*** SOURCE DATA

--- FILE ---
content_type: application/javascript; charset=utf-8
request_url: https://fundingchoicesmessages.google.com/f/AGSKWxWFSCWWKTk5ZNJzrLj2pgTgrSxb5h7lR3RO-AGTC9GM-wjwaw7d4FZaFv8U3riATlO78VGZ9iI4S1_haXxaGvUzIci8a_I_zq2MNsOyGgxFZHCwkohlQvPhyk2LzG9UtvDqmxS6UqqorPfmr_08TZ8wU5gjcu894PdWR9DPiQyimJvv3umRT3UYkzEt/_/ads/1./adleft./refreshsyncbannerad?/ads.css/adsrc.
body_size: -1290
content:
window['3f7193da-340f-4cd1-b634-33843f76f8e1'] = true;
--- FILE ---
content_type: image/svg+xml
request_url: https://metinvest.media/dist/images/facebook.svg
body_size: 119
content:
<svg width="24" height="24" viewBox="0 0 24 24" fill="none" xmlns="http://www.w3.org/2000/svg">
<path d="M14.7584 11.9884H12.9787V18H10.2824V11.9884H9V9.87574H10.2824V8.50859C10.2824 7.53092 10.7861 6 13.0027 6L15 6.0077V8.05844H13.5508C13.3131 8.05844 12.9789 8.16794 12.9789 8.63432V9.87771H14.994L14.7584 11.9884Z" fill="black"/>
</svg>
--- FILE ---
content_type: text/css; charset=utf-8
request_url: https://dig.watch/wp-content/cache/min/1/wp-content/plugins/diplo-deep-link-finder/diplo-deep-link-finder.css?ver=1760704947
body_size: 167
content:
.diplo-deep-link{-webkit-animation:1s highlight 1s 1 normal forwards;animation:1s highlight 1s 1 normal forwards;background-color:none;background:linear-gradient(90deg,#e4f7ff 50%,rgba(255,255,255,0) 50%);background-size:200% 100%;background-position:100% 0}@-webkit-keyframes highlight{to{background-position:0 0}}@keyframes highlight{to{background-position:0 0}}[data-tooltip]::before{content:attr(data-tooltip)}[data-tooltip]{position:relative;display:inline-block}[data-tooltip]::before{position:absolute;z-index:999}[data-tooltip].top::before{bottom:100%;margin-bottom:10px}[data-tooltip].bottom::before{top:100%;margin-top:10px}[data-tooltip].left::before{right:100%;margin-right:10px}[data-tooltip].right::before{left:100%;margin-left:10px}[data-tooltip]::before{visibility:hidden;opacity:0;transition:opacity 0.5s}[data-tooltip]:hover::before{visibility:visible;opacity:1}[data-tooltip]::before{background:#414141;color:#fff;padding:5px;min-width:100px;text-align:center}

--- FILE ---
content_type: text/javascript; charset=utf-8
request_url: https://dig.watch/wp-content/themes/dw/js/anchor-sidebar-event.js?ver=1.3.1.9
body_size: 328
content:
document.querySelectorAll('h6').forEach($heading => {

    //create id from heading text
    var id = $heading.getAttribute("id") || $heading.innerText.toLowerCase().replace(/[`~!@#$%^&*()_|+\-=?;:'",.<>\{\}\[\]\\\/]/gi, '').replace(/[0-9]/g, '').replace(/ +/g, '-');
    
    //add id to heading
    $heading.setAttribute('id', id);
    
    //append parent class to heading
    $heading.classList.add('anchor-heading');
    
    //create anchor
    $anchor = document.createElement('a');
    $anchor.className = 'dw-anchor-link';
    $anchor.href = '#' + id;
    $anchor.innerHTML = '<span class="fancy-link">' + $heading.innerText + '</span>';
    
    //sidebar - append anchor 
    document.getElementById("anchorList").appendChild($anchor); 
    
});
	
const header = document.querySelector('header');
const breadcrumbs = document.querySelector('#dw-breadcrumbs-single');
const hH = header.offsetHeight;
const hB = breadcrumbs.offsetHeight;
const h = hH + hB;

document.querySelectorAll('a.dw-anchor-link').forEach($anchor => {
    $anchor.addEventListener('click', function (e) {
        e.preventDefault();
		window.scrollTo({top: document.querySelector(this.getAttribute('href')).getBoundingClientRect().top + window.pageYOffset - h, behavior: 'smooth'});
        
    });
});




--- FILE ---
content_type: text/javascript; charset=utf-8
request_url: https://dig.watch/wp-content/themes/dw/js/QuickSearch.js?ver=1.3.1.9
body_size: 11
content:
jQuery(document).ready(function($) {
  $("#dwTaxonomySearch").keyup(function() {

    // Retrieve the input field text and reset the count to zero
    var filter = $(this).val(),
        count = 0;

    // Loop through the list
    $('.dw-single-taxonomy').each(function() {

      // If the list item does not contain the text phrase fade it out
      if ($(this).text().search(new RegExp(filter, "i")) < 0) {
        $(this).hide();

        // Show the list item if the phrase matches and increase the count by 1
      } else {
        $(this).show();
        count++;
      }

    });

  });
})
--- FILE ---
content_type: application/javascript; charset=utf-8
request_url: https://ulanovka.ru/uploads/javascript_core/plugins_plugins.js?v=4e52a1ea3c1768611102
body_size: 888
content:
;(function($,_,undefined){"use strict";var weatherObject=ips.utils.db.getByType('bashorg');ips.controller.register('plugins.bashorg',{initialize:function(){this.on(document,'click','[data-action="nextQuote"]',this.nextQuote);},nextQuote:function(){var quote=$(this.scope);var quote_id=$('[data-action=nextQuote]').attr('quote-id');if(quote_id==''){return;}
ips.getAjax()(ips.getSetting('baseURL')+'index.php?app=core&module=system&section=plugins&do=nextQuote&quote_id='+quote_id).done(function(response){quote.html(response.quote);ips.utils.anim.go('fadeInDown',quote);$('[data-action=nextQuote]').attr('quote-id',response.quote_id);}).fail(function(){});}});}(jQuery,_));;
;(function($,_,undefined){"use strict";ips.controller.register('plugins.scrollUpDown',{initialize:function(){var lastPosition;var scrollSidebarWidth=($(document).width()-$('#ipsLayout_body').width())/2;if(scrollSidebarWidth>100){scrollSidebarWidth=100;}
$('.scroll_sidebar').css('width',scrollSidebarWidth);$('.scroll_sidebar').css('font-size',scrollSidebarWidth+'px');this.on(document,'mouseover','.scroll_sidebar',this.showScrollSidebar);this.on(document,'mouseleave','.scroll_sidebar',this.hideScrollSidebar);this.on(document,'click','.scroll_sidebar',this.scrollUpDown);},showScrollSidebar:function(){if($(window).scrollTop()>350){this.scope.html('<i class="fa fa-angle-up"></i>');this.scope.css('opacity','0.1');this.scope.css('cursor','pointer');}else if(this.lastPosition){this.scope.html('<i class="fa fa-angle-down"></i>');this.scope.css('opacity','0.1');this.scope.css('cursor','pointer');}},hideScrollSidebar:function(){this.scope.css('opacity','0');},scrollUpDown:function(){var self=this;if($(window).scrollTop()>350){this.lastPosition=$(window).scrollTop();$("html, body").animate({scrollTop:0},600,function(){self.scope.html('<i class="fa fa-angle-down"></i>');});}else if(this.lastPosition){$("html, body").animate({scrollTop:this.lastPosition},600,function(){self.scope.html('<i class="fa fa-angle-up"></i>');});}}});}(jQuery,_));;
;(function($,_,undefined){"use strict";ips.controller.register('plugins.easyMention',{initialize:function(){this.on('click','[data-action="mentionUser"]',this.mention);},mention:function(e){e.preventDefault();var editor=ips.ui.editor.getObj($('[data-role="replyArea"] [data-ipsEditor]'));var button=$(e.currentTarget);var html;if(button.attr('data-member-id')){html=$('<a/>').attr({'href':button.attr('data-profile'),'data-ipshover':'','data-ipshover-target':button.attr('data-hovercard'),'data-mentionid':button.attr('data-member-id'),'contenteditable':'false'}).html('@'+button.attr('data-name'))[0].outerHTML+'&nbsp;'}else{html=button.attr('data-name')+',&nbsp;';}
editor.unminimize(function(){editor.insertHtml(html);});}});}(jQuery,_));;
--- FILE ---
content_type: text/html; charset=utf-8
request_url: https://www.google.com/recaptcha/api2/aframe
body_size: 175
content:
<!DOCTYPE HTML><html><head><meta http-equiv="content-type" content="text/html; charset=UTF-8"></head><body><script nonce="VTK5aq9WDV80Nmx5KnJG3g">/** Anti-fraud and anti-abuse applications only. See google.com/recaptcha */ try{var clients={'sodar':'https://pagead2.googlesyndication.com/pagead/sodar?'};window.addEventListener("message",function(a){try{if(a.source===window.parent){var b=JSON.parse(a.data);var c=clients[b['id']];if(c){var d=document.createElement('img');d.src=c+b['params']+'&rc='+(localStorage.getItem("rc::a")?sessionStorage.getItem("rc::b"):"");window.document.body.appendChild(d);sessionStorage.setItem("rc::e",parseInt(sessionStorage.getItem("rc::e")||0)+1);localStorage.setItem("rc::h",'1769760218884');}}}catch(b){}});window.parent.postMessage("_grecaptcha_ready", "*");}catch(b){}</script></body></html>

******

INSTRUCTIONS TO FOLLOW —
Select every line of the records holding the string "phrase".

RESULT OF THIS EXERCISE —
      // If the list item does not contain the text phrase fade it out
        // Show the list item if the phrase matches and increase the count by 1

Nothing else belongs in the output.